The CIRA bill was not signed in a vacuum. Here’s a snapshot of what has been done in the last several months to help fortify the critical infrastructure sector:

  • The bipartisan infrastructure bill in November 2021 and promises from other countries across the European Union could result in hundreds of billions dollars for critical infrastructure sectors, and for green and renewable energy projects.
  • In the U.S., the Defense Industrial Base (DIB) has already introduced a shared threat intelligence monitoring program that includes a 72-hour breach reporting mandate and a voluntary program for public-private partnerships to address cybersecurity. Cooperation lets the industry move from best practices and shared ideas to methods and models of implementation.
  • The U.S. Security and Exchange Commission has proposed new regulations to enhance and standardize disclosures regarding cybersecurity risk management, strategy, governance, and incident reporting by public companies. They recommended a four-day reporting period.
  • The European Union Agency for Cybersecurity in Europe released new guidance to assist operators of essential services to implement cybersecurity measures.
  • The European Commission has been working to overhaul the 2006 European Programme for Critical Infrastructure Protection (EPCIP). The EPCIP reviews sectors not sufficiently taken into account and maps in part to CISA’s subcommittee on building resilience in critical infrastructure.

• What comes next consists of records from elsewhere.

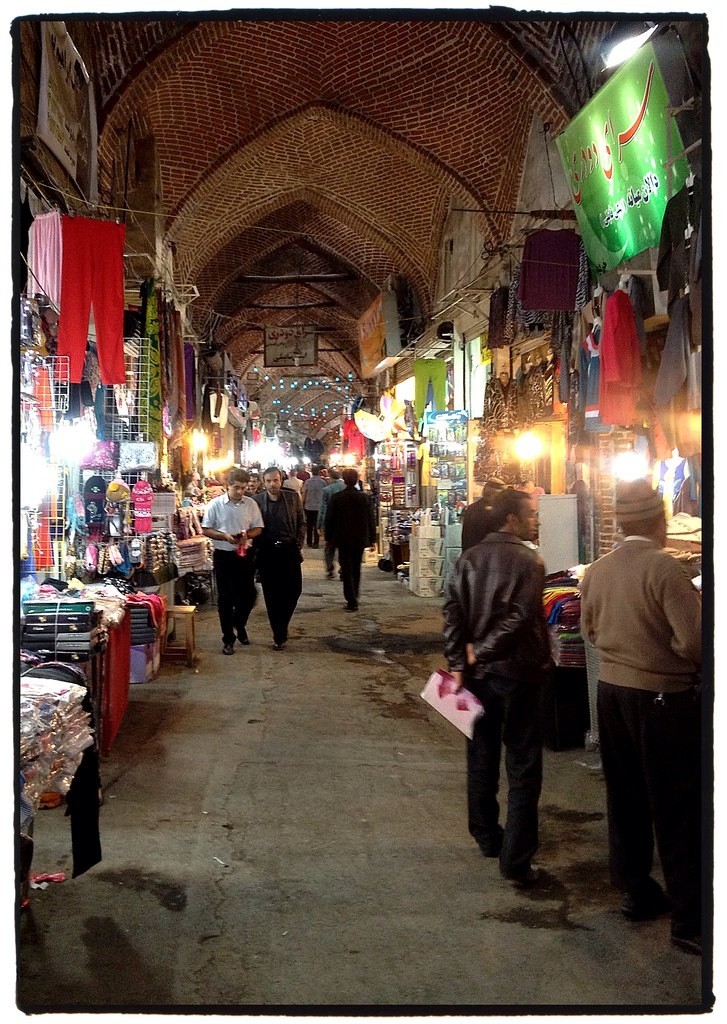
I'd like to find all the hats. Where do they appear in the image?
[665,512,702,541]
[79,441,119,471]
[131,480,155,502]
[104,478,133,533]
[83,475,106,500]
[614,480,666,526]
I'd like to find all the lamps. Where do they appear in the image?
[293,252,302,367]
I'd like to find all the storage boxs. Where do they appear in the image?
[409,525,462,597]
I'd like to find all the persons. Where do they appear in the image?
[461,478,506,554]
[250,466,307,650]
[522,480,546,511]
[202,469,264,655]
[443,490,556,887]
[324,468,377,610]
[580,479,702,954]
[570,480,600,565]
[216,463,363,580]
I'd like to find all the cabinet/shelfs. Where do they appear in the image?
[539,494,577,581]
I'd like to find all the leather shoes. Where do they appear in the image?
[273,642,286,651]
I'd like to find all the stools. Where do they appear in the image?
[164,604,199,667]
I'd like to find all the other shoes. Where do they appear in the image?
[502,862,536,885]
[620,886,672,923]
[236,629,250,645]
[671,925,702,956]
[221,644,236,656]
[326,572,334,578]
[342,605,359,612]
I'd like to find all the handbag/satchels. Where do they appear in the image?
[419,668,486,741]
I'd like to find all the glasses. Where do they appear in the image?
[517,510,540,519]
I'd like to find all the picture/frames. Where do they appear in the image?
[264,325,320,369]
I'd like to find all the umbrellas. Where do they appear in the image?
[381,396,409,434]
[354,410,389,441]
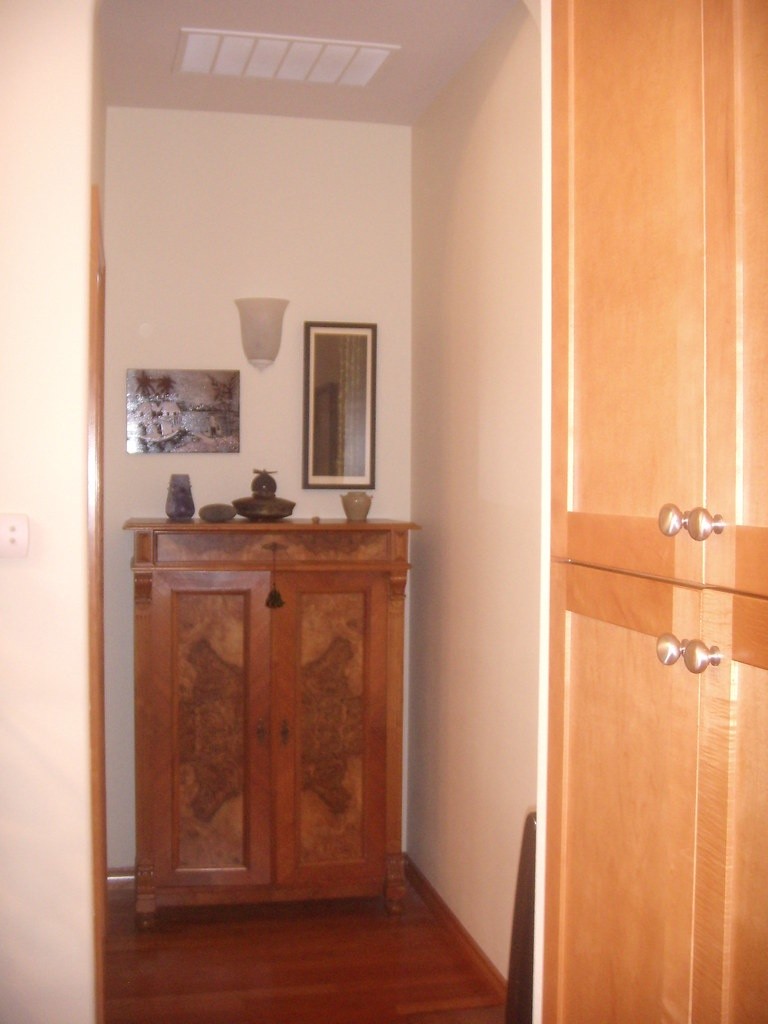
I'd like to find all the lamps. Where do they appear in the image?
[234,297,289,369]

We know that critical infrastructure sectors are dependent on one another. For example, the water sector depends heavily on the energy, transportation, finance, and manufacturing (mostly chemicals). Transportation depends on energy, finance, communications, and manufacturing. And energy has become incredibly interdependent, where more than 90% of inputs into the energy sector in the U.S. are outputs of the same industry.

The landscape of the energy industry has become so vast that it directly impacts food, transportation, finance, government, and communications. Digitization across the industry results in a plethora of touch points for adversaries to access and exploit. This vast threat landscape creates a cost/benefit analysis where more touch points translate to more widespread potential for malicious impact.

Digital interdependencies exacerbate transactional dependencies among and between sectors. Organizations and operators rely on data and technology, and many sectors rely on the same vendors in their supply chains. The interdependencies are two-fold. Asset owners are dependent on data, information, and communications to produce, refine, and manage their supply chain and production. They are also dependent on data, information, and communications to deliver those products – goods, resources, and services – to populations and industries.

The misunderstanding and misrepresentation of these dependencies and interdependencies can quickly lead to panic, especially in industries that produce and distribute goods, resources, and services that are vital to daily life and health. We tend to prioritize energy, water, and food, though different populations also rely on government services, transportation, healthcare, and finance to conduct daily operations and meet the needs of their constituents, patients, and customers.

Industry needs to prioritize developing ways to understand and monitor what’s at stake – breaking down the people, technologies, and processes used to produce and deliver those goods and services – to identify the most important technology, data, information, and communications to secure. After President Biden’s warning this week, it’s more than time for businesses to get more proactive about security.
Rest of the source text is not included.